____ 本文

自己破産手続きに関して、生命保険の取扱いに影響が出る場合があります。

自己破産手続きにおける生命保険の取扱いについての概要をご説明いたします。

2 自己破産手続きに生命保険が関係する理由

自己破産手続きは、簡単に言えば、手持ち財産を現金化し、その限度で債権者に返済(配当)をし、残った債務の返済義務の免除決定を求める手続きとなっています。

ここで、生命保険についても、財産として現金化する必要が出てくる場合があるため、その取扱いが問題とされることになります。

3 生命保険に影響がない場合

上記2のとおり、生命保険が自己破産手続き上問題となるのは、現金化すべき財産性を有する場合です。

そのため、いわゆる掛け捨ての生命保険契約の場合、契約をしているか否かは通常大きな問題とならないため、特に問題とされることなく契約を維持できる場合が多いです。

4 積立型の生命保険と自由財産拡張

では、積立型の生命保険については一律解約して現金化することになるか、といえば、そういうわけでもありません。

積立型の生命保険の取扱いについては、「自由財産拡張」が認められる場合があるためです。

上記2で示した通り、自己破産手続きは、手持ち財産を現金化し、債権者に分配する手続きですが、1円残らずすべてを手放すことになるわけではありません。

ある程度の範囲については、今後の生活等に必要なものとして、手元に残せる仕組みになっています。

東京地裁では、見込み額20万円以下の生命保険の解約返戻金については原則として換価しないという運用基準を設けていますので、加入したばかりで解約返戻金が20万円に満たない生命保険については、自己破産手続きにおいても解約等の手続きは原則必要とされません。

________
____ データ一覧

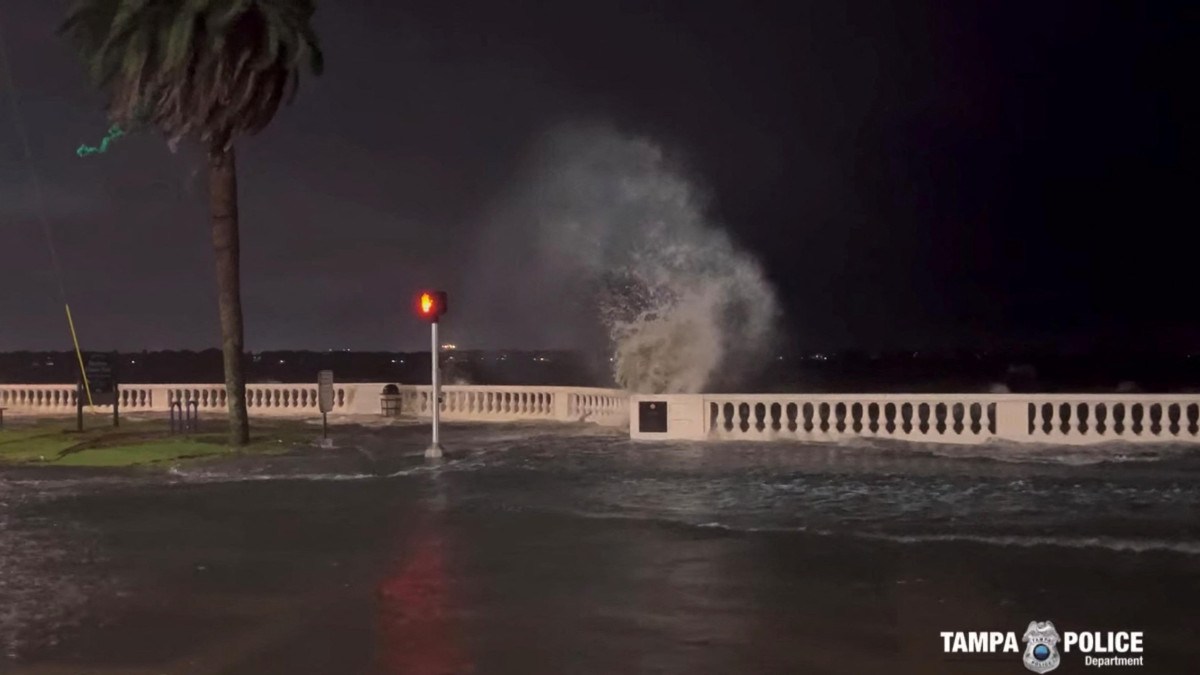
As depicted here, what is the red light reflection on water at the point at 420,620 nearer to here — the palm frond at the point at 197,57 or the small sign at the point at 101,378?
the palm frond at the point at 197,57

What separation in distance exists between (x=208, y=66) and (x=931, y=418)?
538 inches

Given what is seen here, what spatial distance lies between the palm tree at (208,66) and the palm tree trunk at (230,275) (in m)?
0.02

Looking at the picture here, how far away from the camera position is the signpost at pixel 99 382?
26.3 metres

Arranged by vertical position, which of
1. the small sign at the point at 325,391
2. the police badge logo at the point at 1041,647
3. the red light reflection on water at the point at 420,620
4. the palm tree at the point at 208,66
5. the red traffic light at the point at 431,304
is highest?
the palm tree at the point at 208,66

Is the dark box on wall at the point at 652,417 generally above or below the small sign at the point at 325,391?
below

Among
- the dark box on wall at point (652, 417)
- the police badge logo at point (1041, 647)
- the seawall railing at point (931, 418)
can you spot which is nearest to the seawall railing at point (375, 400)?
the dark box on wall at point (652, 417)

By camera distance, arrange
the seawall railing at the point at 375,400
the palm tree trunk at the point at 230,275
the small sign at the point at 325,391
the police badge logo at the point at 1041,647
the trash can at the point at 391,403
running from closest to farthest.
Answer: the police badge logo at the point at 1041,647, the palm tree trunk at the point at 230,275, the small sign at the point at 325,391, the seawall railing at the point at 375,400, the trash can at the point at 391,403

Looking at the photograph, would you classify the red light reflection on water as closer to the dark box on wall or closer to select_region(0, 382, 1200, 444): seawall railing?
the dark box on wall

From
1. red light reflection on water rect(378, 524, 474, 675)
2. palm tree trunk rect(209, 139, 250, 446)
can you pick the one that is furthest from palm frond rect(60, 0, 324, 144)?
red light reflection on water rect(378, 524, 474, 675)

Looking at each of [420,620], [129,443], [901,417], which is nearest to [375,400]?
[129,443]

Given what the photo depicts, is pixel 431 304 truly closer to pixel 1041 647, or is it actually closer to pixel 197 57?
pixel 197 57

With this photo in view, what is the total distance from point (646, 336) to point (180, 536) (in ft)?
60.5

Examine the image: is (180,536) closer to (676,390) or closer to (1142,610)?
(1142,610)

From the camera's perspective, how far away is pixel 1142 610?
27.7 ft
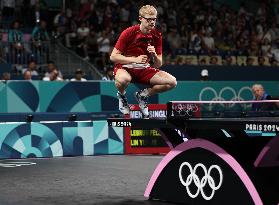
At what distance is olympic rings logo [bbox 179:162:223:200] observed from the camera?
7.06m

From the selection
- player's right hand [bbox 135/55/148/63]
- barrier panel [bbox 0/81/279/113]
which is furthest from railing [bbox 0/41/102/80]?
player's right hand [bbox 135/55/148/63]

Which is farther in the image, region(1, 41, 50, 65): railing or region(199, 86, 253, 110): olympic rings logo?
region(1, 41, 50, 65): railing

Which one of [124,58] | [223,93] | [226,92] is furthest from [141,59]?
[226,92]

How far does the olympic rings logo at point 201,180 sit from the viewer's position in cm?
706

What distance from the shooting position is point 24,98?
1449 cm

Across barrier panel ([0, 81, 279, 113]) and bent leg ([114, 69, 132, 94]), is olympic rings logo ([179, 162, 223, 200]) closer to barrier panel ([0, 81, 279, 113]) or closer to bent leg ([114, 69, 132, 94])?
bent leg ([114, 69, 132, 94])

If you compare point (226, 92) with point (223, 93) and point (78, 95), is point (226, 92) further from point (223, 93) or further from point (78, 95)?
point (78, 95)

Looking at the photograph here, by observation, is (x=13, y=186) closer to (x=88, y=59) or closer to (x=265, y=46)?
(x=88, y=59)

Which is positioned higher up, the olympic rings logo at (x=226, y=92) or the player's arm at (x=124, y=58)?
the player's arm at (x=124, y=58)

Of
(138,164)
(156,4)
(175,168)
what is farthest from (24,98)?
(156,4)

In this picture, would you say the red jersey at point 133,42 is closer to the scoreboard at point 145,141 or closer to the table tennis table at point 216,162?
the table tennis table at point 216,162

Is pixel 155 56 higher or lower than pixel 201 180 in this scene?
higher

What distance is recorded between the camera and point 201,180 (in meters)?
7.26

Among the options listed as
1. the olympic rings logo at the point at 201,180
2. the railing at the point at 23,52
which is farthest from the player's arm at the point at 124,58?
the railing at the point at 23,52
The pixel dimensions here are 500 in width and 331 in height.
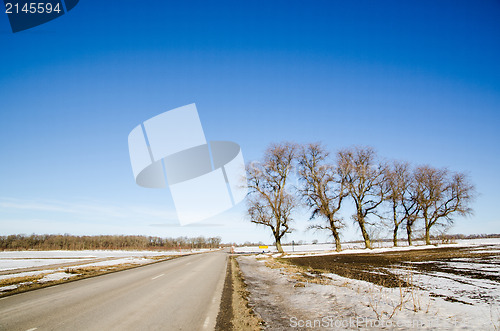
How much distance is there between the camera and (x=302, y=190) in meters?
28.8

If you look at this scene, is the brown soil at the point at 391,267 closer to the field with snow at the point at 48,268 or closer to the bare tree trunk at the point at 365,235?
the bare tree trunk at the point at 365,235

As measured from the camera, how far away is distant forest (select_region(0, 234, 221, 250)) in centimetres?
11161

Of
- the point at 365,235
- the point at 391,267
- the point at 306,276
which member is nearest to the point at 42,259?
the point at 306,276

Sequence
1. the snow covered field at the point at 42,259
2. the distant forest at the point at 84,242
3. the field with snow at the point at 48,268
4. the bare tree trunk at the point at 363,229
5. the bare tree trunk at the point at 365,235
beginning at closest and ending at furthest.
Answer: the field with snow at the point at 48,268, the snow covered field at the point at 42,259, the bare tree trunk at the point at 363,229, the bare tree trunk at the point at 365,235, the distant forest at the point at 84,242

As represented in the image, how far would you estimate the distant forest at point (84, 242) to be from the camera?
11161 centimetres

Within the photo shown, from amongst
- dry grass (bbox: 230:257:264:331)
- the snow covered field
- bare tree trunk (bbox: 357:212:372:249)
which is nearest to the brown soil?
dry grass (bbox: 230:257:264:331)

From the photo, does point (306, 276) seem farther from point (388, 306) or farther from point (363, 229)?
point (363, 229)

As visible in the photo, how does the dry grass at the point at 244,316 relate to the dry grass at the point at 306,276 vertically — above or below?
above

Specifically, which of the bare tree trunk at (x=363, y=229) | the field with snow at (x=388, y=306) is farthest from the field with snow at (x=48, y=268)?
the bare tree trunk at (x=363, y=229)

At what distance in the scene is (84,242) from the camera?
5271 inches

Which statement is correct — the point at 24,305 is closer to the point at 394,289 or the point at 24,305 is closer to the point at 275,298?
the point at 275,298

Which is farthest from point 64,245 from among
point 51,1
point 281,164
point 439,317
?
point 439,317

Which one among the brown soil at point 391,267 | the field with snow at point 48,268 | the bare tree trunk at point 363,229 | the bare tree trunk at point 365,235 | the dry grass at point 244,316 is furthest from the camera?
the bare tree trunk at point 365,235

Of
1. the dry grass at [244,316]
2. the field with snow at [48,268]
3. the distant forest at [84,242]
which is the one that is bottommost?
the distant forest at [84,242]
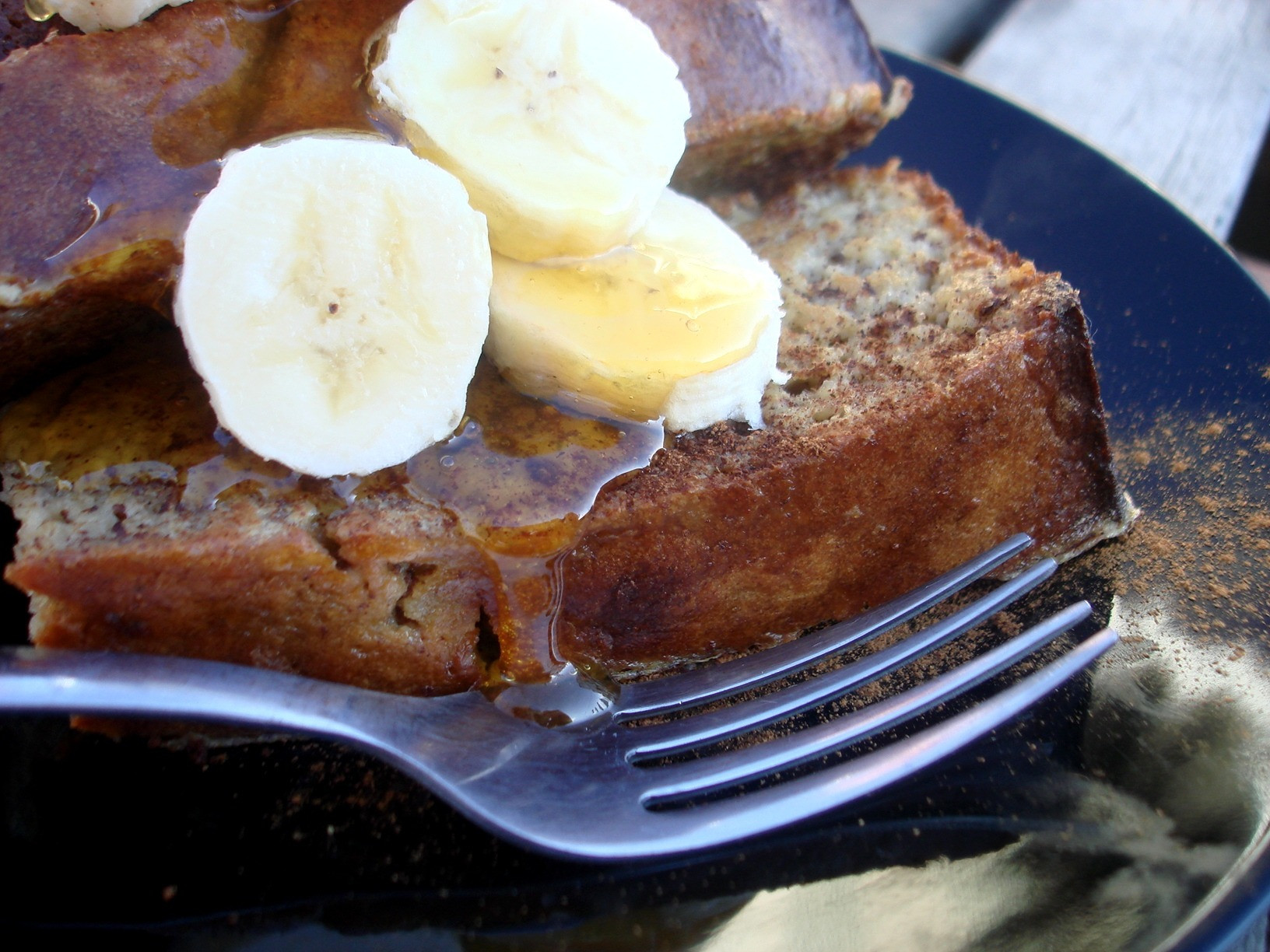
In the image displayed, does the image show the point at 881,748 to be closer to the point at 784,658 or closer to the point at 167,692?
the point at 784,658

________

## 取り組む課題
A. 自己破産と生命保険についての本文をもとに、次の問いに答えてください。
(i) 自己破産手続きでは、手持ち財産を現金化して配当したあと、残った債務について何の決定を求めるか。
(ii) いわゆる掛け捨ての生命保険契約は、自己破産手続きで多くの場合どう扱われるか。
(iii) 東京地裁の運用基準で、原則として換価しないとされる解約返戻金の見込み額はいくらか。
B. 自己破産と生命保険についての本文が終わったところから、同じ調子で先を書いてください。

## 課題ごとの解答
A.
(i) 返済義務の免除決定
(ii) 特に問題とされることなく、契約を維持できる場合が多い。
(iii) 20万円以下

B.
20万円を超える場合については、自由財産拡張を認めてよいか否かについて、事案ごとの判断を求められることになります。

一応の目安として、他の財産含めて99万円以内の範囲であれば比較的柔軟に認められている傾向はありますが、持病等があって解約すると再加入が難しい等といった事情がないと拡張が認められない、という判断となることもあります。

5 財団組み入れと放棄

拡張が認められないと判断された場合に生命保険の契約を維持する方法の1つとして実務上利用されている方法として、財団組み入れと放棄を利用するというものがあります。

イメージとしては、生命保険を解約した場合に戻ってくる解約返戻金と同額を現金で追加支出することで生命保険を買い取るようなものとなります。

生命保険を解約して現金化されたのと同額を配当の対象となる財産にすることで債権者を害することがないことや、生命保険の解約に手間や時間がかかること等から、このような方法が採られることがあり、これによって生命保険を維持することができるようになります。